Today I want to share a wonderful personal discovery with all of you. On my recent trip to Germany, someone from my audience gave me a letter which is believed to have been written by Albert Einstein to his daughter. I found it so powerful, and so deeply moving that I had to share it with the rest of my workshop clients. My translator read it aloud on stage, and by the end, many people were in tears. Today, I would like to share it with you.

Here's a link to the letter. Once you’ve read it, I’d like to talk over some of my own thoughts, but before that, you might consider just meditating on the letter for a while. I’ll still be here when you’re ready.

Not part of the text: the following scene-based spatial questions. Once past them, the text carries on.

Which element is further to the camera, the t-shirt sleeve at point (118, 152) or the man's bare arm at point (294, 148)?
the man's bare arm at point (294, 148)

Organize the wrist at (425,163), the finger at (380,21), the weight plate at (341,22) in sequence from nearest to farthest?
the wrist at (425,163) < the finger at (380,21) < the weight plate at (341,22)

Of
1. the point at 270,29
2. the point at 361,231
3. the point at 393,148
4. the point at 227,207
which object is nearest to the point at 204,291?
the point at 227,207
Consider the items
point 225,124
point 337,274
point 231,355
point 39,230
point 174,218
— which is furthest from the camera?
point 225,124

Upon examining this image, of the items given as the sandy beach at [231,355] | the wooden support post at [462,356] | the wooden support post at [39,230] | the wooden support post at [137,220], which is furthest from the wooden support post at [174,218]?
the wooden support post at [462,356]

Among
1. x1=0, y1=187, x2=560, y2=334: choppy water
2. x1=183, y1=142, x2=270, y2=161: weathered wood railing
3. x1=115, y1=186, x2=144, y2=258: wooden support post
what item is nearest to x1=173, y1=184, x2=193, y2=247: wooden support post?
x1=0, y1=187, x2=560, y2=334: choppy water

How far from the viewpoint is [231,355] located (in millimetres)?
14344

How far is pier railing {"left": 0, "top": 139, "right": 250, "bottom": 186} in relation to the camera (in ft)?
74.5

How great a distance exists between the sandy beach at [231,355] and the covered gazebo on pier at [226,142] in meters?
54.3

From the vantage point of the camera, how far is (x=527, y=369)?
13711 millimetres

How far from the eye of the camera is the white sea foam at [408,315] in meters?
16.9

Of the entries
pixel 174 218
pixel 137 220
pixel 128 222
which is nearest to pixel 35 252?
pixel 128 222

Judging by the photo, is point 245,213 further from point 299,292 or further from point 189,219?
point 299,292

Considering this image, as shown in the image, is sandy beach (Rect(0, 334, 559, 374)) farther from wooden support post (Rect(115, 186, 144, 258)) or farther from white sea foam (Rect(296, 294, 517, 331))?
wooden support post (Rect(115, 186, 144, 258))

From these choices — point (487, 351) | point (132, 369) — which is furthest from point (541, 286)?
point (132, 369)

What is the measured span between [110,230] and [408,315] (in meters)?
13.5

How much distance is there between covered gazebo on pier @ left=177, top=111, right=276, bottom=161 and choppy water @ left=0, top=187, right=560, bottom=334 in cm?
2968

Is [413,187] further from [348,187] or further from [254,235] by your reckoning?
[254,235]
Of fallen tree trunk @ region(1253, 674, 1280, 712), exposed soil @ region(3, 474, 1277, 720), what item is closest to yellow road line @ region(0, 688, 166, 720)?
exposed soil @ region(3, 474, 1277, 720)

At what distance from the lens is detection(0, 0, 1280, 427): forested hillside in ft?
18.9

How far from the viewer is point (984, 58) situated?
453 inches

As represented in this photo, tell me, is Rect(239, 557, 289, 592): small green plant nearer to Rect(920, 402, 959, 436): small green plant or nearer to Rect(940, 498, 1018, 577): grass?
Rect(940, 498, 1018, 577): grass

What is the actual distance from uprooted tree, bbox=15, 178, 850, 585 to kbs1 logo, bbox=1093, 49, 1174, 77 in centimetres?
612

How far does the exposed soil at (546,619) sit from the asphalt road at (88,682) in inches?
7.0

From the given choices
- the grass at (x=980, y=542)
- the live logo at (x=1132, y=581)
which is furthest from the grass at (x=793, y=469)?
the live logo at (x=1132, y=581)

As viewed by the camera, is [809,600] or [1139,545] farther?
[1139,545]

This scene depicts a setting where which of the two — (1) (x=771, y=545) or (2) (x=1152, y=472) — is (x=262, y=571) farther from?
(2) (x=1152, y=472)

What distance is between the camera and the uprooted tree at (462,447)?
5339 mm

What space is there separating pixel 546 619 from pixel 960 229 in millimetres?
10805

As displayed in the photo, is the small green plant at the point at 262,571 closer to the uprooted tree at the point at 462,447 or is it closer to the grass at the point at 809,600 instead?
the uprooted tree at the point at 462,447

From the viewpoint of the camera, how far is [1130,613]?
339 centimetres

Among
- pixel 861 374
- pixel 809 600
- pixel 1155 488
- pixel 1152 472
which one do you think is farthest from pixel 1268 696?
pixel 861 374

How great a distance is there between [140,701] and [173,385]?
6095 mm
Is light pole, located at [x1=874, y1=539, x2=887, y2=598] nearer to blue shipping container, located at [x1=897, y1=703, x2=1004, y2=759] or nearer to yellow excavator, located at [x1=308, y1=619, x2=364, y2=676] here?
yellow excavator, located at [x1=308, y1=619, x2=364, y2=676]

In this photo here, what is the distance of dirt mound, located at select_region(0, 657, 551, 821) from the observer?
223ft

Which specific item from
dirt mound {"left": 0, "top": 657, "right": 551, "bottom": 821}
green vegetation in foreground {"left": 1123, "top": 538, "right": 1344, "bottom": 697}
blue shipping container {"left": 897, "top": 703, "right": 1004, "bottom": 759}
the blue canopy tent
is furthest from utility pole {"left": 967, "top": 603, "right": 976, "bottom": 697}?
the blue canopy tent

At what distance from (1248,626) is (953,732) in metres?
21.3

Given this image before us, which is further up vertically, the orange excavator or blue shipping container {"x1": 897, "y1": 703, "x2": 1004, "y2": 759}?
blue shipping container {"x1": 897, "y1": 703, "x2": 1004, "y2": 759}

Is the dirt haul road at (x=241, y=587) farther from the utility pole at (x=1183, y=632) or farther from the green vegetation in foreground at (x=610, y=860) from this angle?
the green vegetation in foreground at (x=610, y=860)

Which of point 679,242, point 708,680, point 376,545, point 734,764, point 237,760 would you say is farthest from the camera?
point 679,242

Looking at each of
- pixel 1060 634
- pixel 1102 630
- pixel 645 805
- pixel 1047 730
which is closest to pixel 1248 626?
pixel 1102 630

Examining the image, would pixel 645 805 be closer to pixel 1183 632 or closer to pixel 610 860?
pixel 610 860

Finished? Alright, let’s talk!

Although there’s no telling for certain whether Einstein really wrote the letter, several of the people from whom I received it were from the area where he lived later in life. There is a prevailing belief among them that the old scientist changed during his final years in a way very consistent with the content of the letter. Even if he didn’t personally write it, they believe it was likely written by a family member, taking dictation or maybe writing down things they had heard from him.

Either way, this letter fits perfectly with ancient manuscripts on the nature of love and how it is at the center of everything. This is especially true of  his insight into love and light. Love is the nonphysical, and light is the physical manifestation. I’d like to get a T-shirt made with his revised equation, where love replaces mass. It would probably say something like, E=LC2, and everyone would think it was a typo. Of course, if someone else actually wrote the letter, that’s a whole different scenario, but even then I think it expresses something true. I have every faith that this is the truth, that love is the most powerful force on earth, and that it is the one thing we all have in common. Not everybody wants money, or fame, or anything else you could imagine. But for thirty years I’ve asked my clients, “do you want to love and be loved?” I’m sure I don’t have to tell you that every one of them said yes.

I actually started using the analogy of a love atomic bomb years ago. It’s a wonderful parallel because of the physics behind nuclear explosions. It’s not like a stick of dynamite; it’s a chain reaction, jumping from one person to another and growing as it spreads. I quit saying it because people kept telling me its connotations were too negative, but then here it was again! Yet according to Einstein, the world wasn’t ready. That’s why the letter was originally kept private for many, many years. My question for you today is this: are we ready now?